Em meio ao matagal, pichações e abandono, o parque vive hoje a ameaça de perder mais território para uma obra pública, o Palácio da Educação. Outras partes da reserva foram usadas para a construção do Fórum e da Associação dos Magistrados do Estado de Goiás. Atualmente, o Parque da Criança possui uma área de 100 mil metros quadrados.
Nela, funcionam a Feira do Cerrado, o Circo Laheto, os Atletas de Jesus, Fundação Pró-Cerrado, a 37ª Companhia da Polícia Militar, Defesa Civil e a Delegacia de Polícia de Apuração de Atos Infracionais. Essas entidades desenvolvem projetos sociais voltados para crianças e adolescentes.
Atendendo pedidos
A visita da deputada deveu-se a um pedido feito pelos representantes das entidades, no intuito de conseguir ajuda do Poder Legislativo do Estado para o problema que o Parque da Criança enfrenta atualmente. No ano de 1991, foi aprovada a Lei 11.603, que tombou o parque como Parque da Criança.
De acordo com o presidente da Feira do Cerrado, Mário Kichese, a área pertence à sociedade e deve ser usada para beneficio público, e não para obras públicas. “É inconstitucional o que estão fazendo com o Parque, pois existe lei que protege a reserva. Aqui virou terra de ninguém”, concluiu Mário.

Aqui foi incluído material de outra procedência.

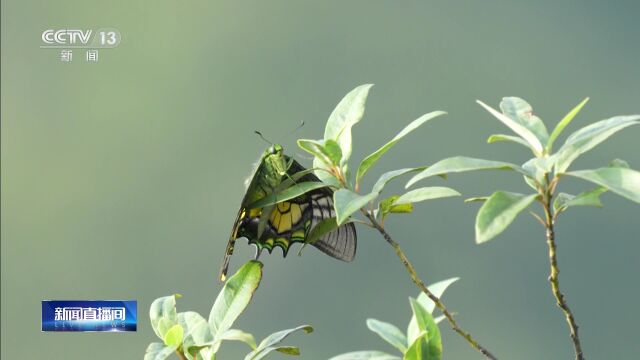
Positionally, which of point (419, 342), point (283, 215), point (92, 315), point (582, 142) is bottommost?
point (92, 315)

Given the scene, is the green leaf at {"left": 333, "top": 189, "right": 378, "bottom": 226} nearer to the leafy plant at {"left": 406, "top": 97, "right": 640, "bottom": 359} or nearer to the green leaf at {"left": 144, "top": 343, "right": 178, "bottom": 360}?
the leafy plant at {"left": 406, "top": 97, "right": 640, "bottom": 359}

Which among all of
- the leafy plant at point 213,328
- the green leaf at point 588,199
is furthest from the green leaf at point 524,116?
the leafy plant at point 213,328

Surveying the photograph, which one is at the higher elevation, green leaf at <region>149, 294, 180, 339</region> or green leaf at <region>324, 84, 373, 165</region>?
green leaf at <region>324, 84, 373, 165</region>

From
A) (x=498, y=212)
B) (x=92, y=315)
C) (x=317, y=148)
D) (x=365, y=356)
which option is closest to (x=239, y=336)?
(x=365, y=356)

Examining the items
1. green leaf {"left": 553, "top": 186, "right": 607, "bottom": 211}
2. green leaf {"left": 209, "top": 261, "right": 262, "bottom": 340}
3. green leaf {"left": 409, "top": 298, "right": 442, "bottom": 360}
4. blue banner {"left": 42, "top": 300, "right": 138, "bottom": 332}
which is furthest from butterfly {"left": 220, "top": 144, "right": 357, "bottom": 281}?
blue banner {"left": 42, "top": 300, "right": 138, "bottom": 332}

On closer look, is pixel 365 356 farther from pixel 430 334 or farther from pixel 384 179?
pixel 384 179

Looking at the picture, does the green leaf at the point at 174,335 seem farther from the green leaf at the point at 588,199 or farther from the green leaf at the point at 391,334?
the green leaf at the point at 588,199

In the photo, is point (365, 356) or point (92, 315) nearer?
point (365, 356)
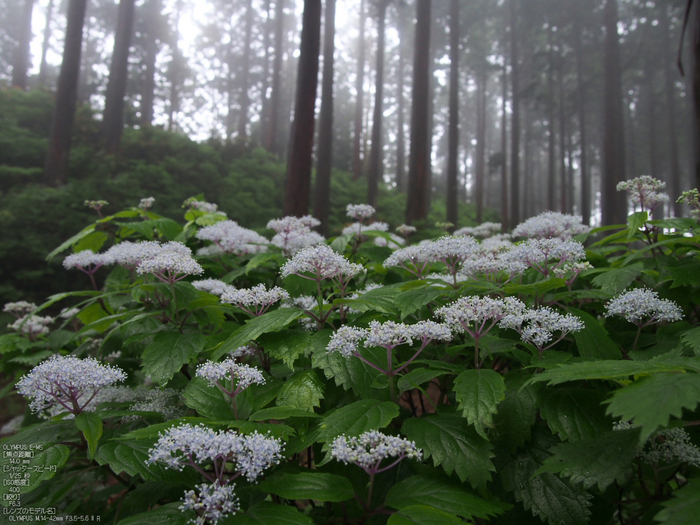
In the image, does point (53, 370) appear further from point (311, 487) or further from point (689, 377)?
point (689, 377)

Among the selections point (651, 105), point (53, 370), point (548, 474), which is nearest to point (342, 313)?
point (548, 474)

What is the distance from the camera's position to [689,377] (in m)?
1.17

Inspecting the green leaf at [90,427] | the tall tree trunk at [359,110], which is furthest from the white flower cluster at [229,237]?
the tall tree trunk at [359,110]

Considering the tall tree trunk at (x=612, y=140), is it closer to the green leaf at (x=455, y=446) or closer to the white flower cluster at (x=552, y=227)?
the white flower cluster at (x=552, y=227)

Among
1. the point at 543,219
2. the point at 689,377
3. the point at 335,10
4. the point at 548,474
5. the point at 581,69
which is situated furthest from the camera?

Vanuza Valadares ressaltou, junto aos representantes, o problema da violência, das drogas e do crime organizado, situações que o Parque da Criança enfrenta atualmente. A deputada explicou, ainda, que os pontos levantados pelos representantes serão levados aos outros parlamentares da Casa para que consigam apoio junto ao Governo do Estado.
“Queremos apoio para a revitalização do Parque da Criança, a fim de que entidades que aqui funcionam possam dar continuidade aos trabalhos desenvolvidos na reserva. O Parque é lugar de lazer e cultura e não pode ficar abandonado como está”, disse a deputada.